Custas pela apelada.
*
Porto, 21.03.2019
Madeira Pinto
Carlos Portela
Joaquim Correia Gomes
___________________
[1] In www.dgsi.pt.
[2] In www.dgsi.pt.
[3] Cf. Menezes Leitão, Direito das Obrigações, Volume III, Almedina, Coimbra, 2014, pp. 60-62; Isabel Menéres Campos, A reserva de propriedade…ob. cit., pp. 378-379 e 381. A tese da condição suspensiva tem sido criticada pela doutrina que se tem debruçado sobre o tema da natureza jurídica da reserva de propriedade: Ana Maria Peralta, A posição jurídica do comprador na compra e venda com reserva de propriedade, Coimbra, Almedina, 1990, pp. 142-148, salientando a diferença entre o instituto da reserva e o da condição; Isabel Menéres Campos, A reserva de propriedade…ob. cit., pp. 250-255; Menezes leitão, Direito das Obrigações, III, ob. cit., pp. 56-57, que faz uma síntese dos argumentos contra a tese da condição suspensiva: o cumprimento da obrigação de pagamento do preço não é tecnicamente um evento condicional, pois constitui um dos elementos essenciais do negócio e o vendedor pode proceder à sua cobrança em caso de não cumprimento; a aquisição da propriedade pelo comprador verifica-se no momento do pagamento do preço, e não retroage à data da conclusão do negócio, como exige o art. 276.º do CC; a solução do art. 796.º, n.º 3 do CC, segundo a qual o risco pela perda ou perecimento da coisa corre por conta do vendedor é inaceitável, pois quem tem o gozo, o uso e a fruição da coisa é o comprador.
[4] Parece ser este o entendimento de alguns dos votos de vencido no acórdão uniformizador de jurisprudência n.º 10/2008, publicado no Diário da República, 1.ª série — N.º 222 — 14 de Novembro de 2008, que versando embora uma questão jurídica distinta da questão agora tratada, com ela se relaciona, dependendo também da natureza jurídica que se reconheça à reserva de propriedade.
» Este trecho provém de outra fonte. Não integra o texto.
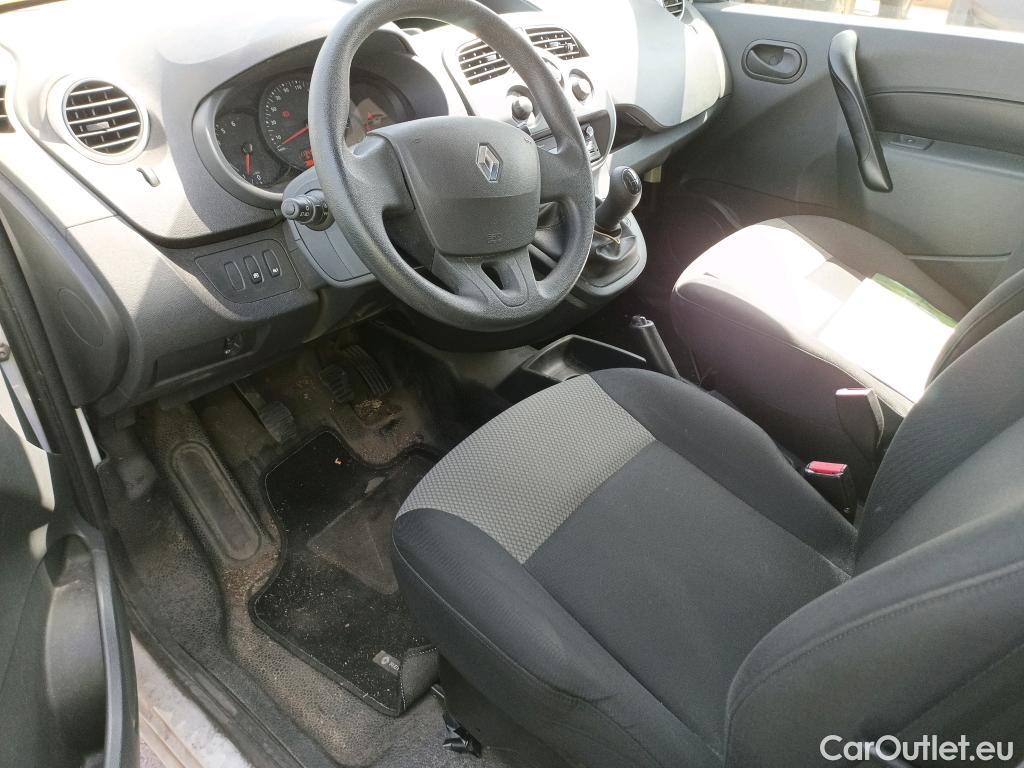  Renault  Kangoo  II Furgón Professional 1.5 dCi 75CV E6 #35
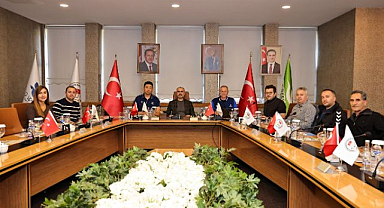 Erzurum teknik testten geçti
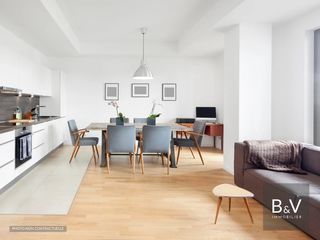  Appartement � vendre 3 pi�ces 60 m�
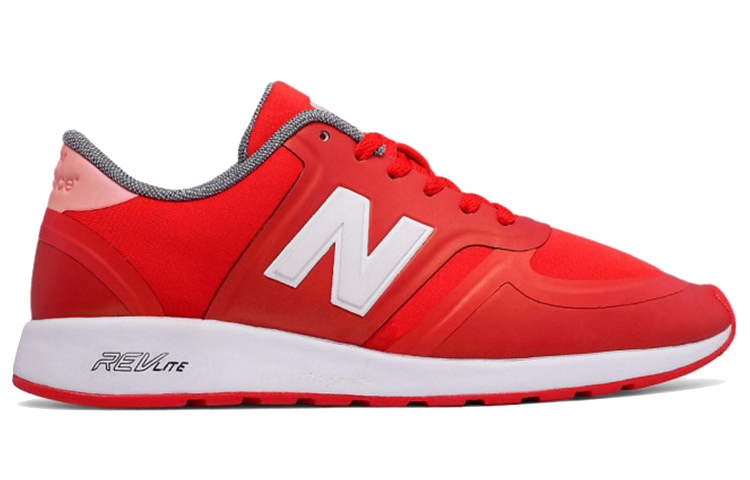 (W) NB 420v 'Red' 圖 2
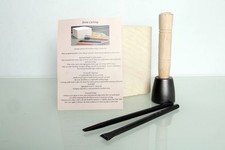 Stone Carving Starter Kit - 5 Piece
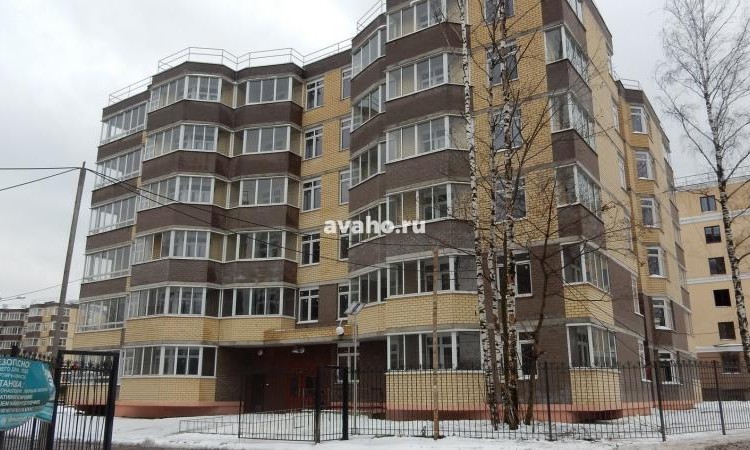 ЖК Квартал Европа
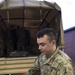 812th Engineer Company conducts convoy operations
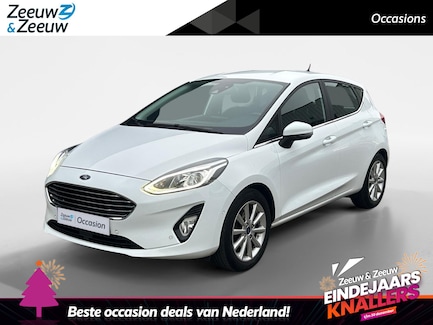 Ford Fiesta 0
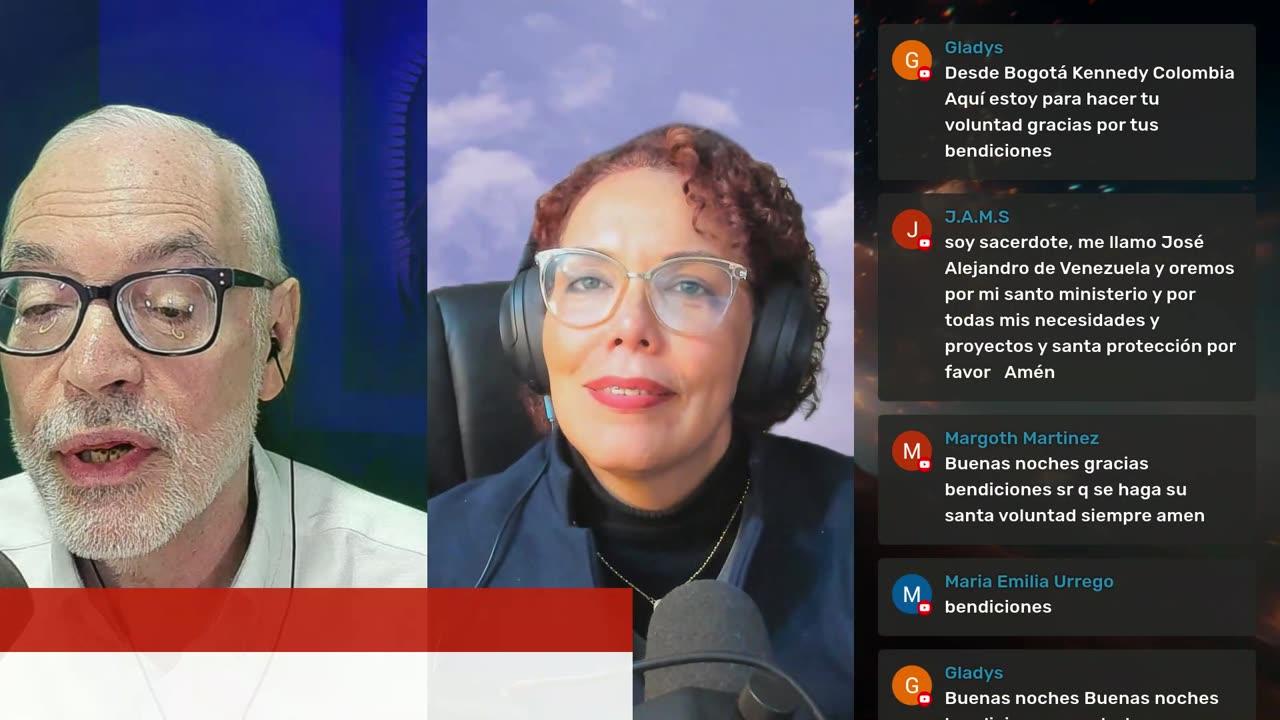 ROSARIO MILAGROSO PARA SANAR TU TERRIBLE PECADO CON LA SANGRE DE CRISTO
Veja-se a este propósito, a declaração de voto do Conselheiro Sebastião Póvoas: «Não há pois uma reserva de propriedade em sentido próprio, e nos termos laborados pela doutrina, mas sim uma nova figura que, embora com o mesmo nomen juris prefigura uma diferente modalidade que, como adiante melhor se dirá, tem a natureza primeira de garantia de crédito», designando-a mais adiante de «reserva garantia» ou reserva atípica».
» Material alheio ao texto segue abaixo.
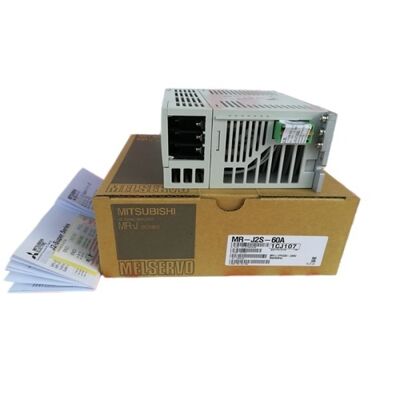 NEW MR-J2S-60A MITSUBISHI SERVO DRIVERMRJ2S60A MR-J2S-6OA SHIPPING nhanh chóng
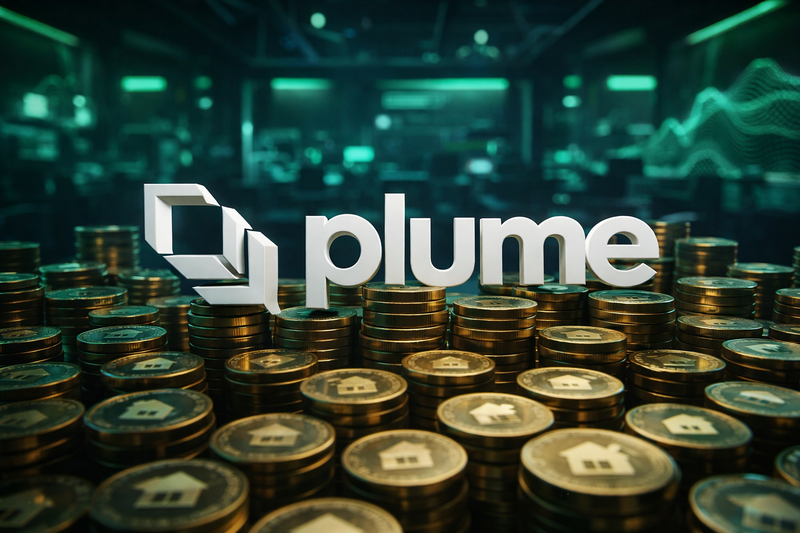 Plume Tunggu Izin Regulator AS Untuk Platform Tokenisasi Aset Nyata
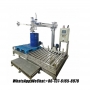 High Accuracy Tote Filling System - Automatic IBC Filler for Liquids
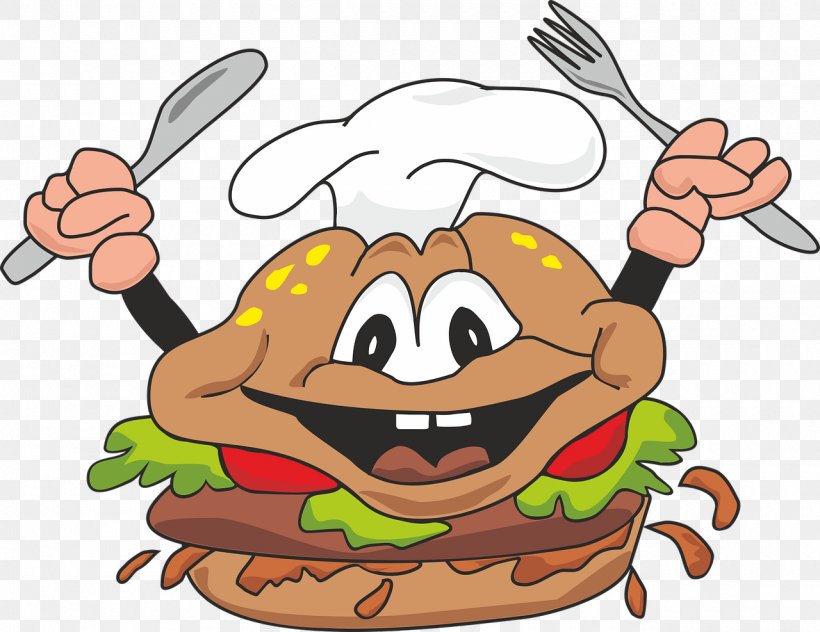 Hamburger Fast Food Cheeseburger Burrito Junk Food, PNG, 1280x987px, Hamburger, Artwork, Burrito, Cheeseburger, Chicken Fingers Download Free
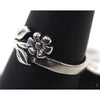 Sterling Ring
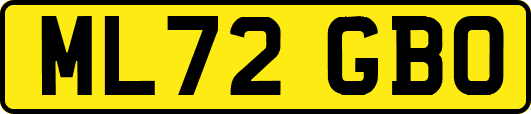 ML72GBO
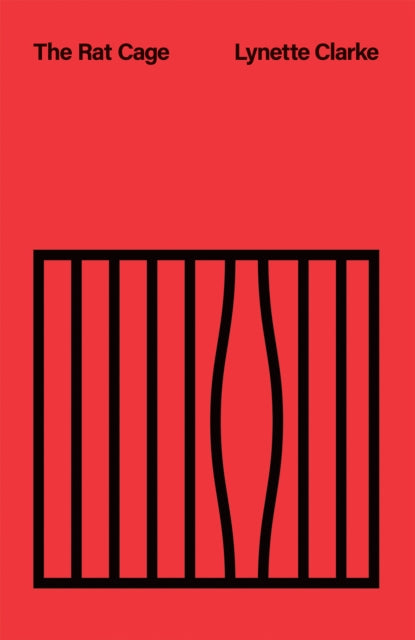 Book cover of: Rat Cage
[5] Cf. Isabel Menéres Campos, A reserva de propriedade…ob. cit., p. 195. Defendendo, também, o conceito de propriedade com função de garantia, vide Lima Pinheiro, «A cláusula de reserva de propriedade», in Estudos de Direito Civil, Direito Comercial e Direito Comercial Internacional, almedina, Coimbra, 2006, pp. 16-17 e p. 65 e Luís Miguel Pestana de Vasconcelos, Direito das Garantias, 2.ª edição, Almedina, Coimbra, 2013, p. 420.
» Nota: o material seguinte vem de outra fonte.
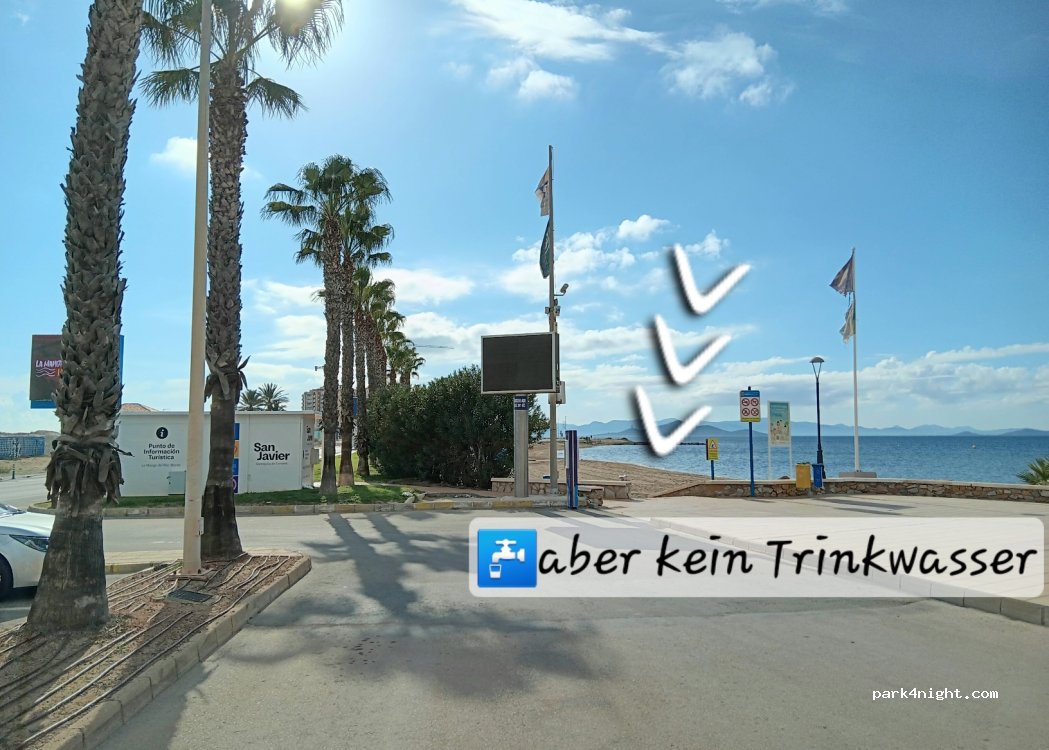 () San Javier - 13 Avenida Gran Vía de la Manga — foto 4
[6] Sobre o princípio do numerus clausus, vide Oliveira Ascensão, A tipicidade dos direitos reais, Lisboa, 1968, pp. 121-122 e Menezes Cordeiro, Direitos Reais, Lisboa, 1993, pp. 334-335, para quem o legislador não tem o monopólio da classificação dos direitos, cabendo ao intérprete a prerrogativa de qualificar determinados direitos como reais, face aos dados legais, incluindo na categoria dos direitos reais situações não qualificadas expressamente como tal pelo legislador, mas a que este atribuiu um regime jurídico semelhante aos direitos reais.
[7] Cf. Pedro Pais de Vasconcelos, Contratos atípicos, 2.ª edição, Almedina, Coimbra, 2009, pp. 258 e ss; Maria João Vaz Tomé/Diogo Leite de Campos, A propriedade fiduciária (Trust). Estudo para a sua consagração no direito português, Coimbra, Almedina, 1999, pp. 199 e ss; Carvalho Fernandes, «A admissibilidade do negócio fiduciário no direito português», in Estudos sobre a simulação, Quid Iuris, Lisboa, 2004, p. 254 e ss.
[8] www.dgsi.pt.
[9] Ver acórdão de 25.09.2008, do ora relator e primeiro adjunto, in www.dgsi.pt.
[10] Acórdão do TRL de 05-07-2007 (AMÉRICO MARCELINO).
[11] Disponível em www.dgsi.pt
[12] No mesmo sentido, ver Acórdãos do TRL, de 5.5.2005, (Carlos Valverde), de 20.10.2005, (Fátima Galante), de 6.3.2007, relatora Graça Amaral, in www.dgsi.